Preferably, a layer of an electrically insulating material is
provided along the outer surface of the hollow needle 113 at the
end of the needle facing the skin mounting surface 104, while
leaving the tip point of the needle exposed to electric
interactions. When the drug delivery device is affixed to the user,
the tip end of the hollow needle will be in electrical contact with
the subdermal tissue and the circular electrode 152c is in
electrically conductive contact with the skin of the user.
Associated circuitry (not shown) provides the necessary means of
recording skin impedance (e.g. DC conductivity, frequency response)
and hence provides supplementary physiological parameters for
supporting the detection of specific physiological conditions.
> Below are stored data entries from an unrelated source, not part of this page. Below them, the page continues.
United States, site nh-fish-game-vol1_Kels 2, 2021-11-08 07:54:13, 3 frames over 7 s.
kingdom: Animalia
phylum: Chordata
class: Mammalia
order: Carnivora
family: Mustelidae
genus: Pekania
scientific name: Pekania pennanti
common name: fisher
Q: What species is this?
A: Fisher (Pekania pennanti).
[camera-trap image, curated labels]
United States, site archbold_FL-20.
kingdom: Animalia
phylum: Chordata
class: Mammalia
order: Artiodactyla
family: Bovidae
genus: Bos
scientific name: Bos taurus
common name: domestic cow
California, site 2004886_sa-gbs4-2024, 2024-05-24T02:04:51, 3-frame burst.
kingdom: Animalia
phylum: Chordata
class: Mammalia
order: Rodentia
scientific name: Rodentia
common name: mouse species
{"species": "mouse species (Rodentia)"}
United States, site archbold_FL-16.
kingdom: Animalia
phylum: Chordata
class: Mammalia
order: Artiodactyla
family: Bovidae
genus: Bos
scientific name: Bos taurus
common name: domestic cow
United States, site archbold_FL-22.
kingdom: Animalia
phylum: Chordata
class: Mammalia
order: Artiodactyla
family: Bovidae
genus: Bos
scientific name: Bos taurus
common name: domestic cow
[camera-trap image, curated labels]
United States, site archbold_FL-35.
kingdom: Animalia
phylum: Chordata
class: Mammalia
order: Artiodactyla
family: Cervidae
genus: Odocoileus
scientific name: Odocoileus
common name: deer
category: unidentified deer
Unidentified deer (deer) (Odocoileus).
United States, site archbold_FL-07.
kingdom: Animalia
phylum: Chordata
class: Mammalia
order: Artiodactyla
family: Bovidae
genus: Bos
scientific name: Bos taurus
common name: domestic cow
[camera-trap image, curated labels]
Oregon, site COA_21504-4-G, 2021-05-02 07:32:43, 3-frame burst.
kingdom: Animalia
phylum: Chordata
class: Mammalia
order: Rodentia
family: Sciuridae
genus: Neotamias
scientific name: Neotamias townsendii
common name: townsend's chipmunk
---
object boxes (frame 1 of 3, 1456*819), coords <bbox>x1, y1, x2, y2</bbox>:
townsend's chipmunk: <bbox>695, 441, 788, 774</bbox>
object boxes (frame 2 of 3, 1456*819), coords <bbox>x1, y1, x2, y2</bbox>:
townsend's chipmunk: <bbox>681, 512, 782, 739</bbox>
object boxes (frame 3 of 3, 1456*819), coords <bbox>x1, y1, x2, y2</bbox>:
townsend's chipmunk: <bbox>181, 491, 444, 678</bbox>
[0097] Any of the embodiments of the fluid delivery device 100
described in this application may be combined with additional
sensor elements 152 or 153 in the form of accelerometers, such as
tri-axial accelerometers providing means to distinguish whether or
not the user is exercising. Also, the accelerometers may provide
information regarding the level or extent of physical activity of
the user.
[0098] Patterns of body movement may be analyzed to estimate the
activity type in order to distinguish whether the body movement is
due to external accelerations--e.g. driving a car--or due to
physical workout activities. In one embodiment, a feed-forward
neural network is utilized for filtering the different patterns of
accelerations and linking them to activity types. For most people,
external accelerations make an insignificant contribution to the
overall amount of acceleration during a typical day. However, for
some people, e.g. truck drivers, the contribution from external
accelerations needs to be filtered out. The neural network is
preferably pre-programmed with typical acceleration patterns and
may be configured to adapt and learn from observation, e.g. by
using the backpropagation rule. In case the network sees a pattern
it cannot classify, it prompts the user to classify the pattern.
The inputs to the network may comprise the three acceleration
vectors for a number of time steps backwards, time of day, and the
previous classified acceleration pattern.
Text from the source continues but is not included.